Я пристроил лампу на палубе и, под аккомпанемент раздающихся через каждые несколько секунд «ау», пошел на корму за сходнями. С каждым разом «ау» звучало все жалобнее, и мне показалось, что девчонка там, на берегу, вот-вот разревется.
– Я попробую положить сходни, – сказал я в сторону берега. – Постарайся увидеть или поймать их. Только смотри, не булькнись в воду. Хорошо?
– Ага.
Взяв сходни – две сбитые вместе доски с поперечными перекладинами через шаг – за середину, я перекинул их через фальшборт, придал им наклонное положение и стал понемногу выдвигать куда-то в туман. Пару раз раздалось сочное «плюх», когда я задевал передним концом по воде, но в итоге сходни уперлись-таки во что-то твердое.

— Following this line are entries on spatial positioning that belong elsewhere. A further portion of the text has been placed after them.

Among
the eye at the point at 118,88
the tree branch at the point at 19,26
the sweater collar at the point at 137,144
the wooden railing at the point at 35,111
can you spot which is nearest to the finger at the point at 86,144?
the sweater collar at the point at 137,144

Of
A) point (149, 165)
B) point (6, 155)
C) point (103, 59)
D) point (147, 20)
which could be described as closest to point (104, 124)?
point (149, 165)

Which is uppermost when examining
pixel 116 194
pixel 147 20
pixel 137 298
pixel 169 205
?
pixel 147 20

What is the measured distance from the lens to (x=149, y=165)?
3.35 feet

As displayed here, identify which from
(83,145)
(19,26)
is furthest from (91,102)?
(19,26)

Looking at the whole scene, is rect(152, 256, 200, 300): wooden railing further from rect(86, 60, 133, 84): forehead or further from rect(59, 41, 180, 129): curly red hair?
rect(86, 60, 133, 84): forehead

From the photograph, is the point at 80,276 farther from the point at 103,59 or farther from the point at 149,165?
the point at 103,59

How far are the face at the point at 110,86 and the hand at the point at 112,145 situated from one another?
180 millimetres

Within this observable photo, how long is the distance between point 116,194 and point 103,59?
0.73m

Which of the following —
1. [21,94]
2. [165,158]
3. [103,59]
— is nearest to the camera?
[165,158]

– Нашла! – раздалось с берега.
– На чем там они лежат?
– На берегу!
Я чертыхнулся.
– Берег разный бывает. Они там прочно лежат?

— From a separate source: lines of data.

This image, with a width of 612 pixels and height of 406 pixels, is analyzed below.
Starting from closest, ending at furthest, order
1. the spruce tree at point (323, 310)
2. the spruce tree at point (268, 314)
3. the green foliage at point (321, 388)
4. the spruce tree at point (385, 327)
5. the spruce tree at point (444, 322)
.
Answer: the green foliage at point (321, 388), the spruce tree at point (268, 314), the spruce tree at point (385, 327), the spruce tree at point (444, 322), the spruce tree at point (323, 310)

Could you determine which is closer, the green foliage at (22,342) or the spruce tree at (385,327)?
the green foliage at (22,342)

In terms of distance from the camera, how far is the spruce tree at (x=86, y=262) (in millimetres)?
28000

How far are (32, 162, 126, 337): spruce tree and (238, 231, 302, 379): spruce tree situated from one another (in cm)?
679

Тишина. Видимо, девчонка на ощупь изучала, во что же уперлись сходни.
– Вроде прочно.
– Ну тогда давай поднимайся на борт. Сможешь?
– Конечно.
Качнуло. Я уперся покрепче ногами в палубу, руками удерживая сходни. Из тумана на меня наплывало что-то бесформенное, в свете яркой лампы превратившееся постепенно в неясный человеческий силуэт. Рядом с ним плыл еще один силуэт поменьше, но рассмотреть его я не успел.
– А куда дальше?
– А ты где?
– Я уже близко.
– Борт видишь?
– Ага.
– Ступай на него одной ногой и давай мне руку. Потом сразу прыгай на палубу.
Силуэт качнулся вперед, как-то неожиданно обретя цветность. Где-то перед самым моим носом мелькнула нога в синей джинсовой штанине, и я едва успел выпустить сходни, чтобы поймать протянутую руку и затащить ее обладательницу на пароход. Она, конечно, растянулась на палубе, и рядом с ней гулко упало что-то большое и явно тяжелое.

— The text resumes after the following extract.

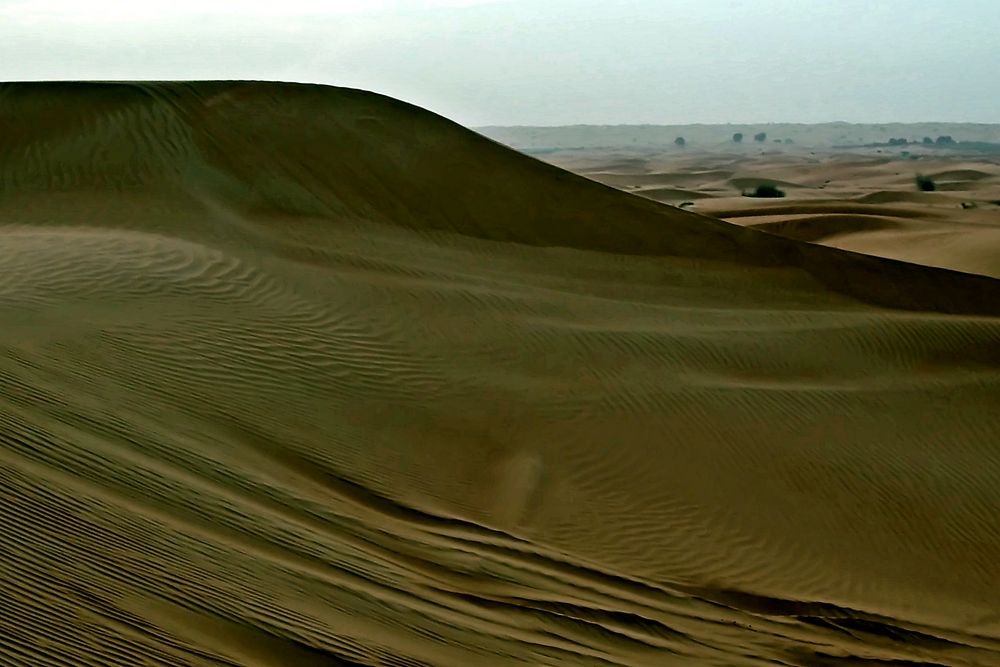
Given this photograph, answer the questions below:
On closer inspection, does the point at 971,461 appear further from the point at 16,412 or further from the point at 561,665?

– Ушиблась? – спросил я, помогая ей встать.
– Да нет, не очень. Спасибо.
Я убрал сходни (моя неожиданная гостья пыталась мне помочь), забрал лампу, и мы вошли в рубку.
Все-таки это была девушка, а не девочка. Девушка в джинсах, в клетчатой фланелевой рубашке и кроссовках (оригинальный наряд для тайги). Большим и тяжелым, упавшим на палубу, оказался чемодан.
– Здрасьте, – сказала она.
– Привет, – появление в прикичужской тайге чемодана поразило меня более всего остального. – Андрей.
– Юля, – она протянула мне руку, и я пожал ее.
– А в чемодане у тебя что? – я все-таки не удержался. – Средства от комаров и мошки?
– Нет, вещи.
– Ясно. Чаю хочешь?
Она кивнула. Я спустился в камбуз за второй кружкой и налил ей теплого еще чая.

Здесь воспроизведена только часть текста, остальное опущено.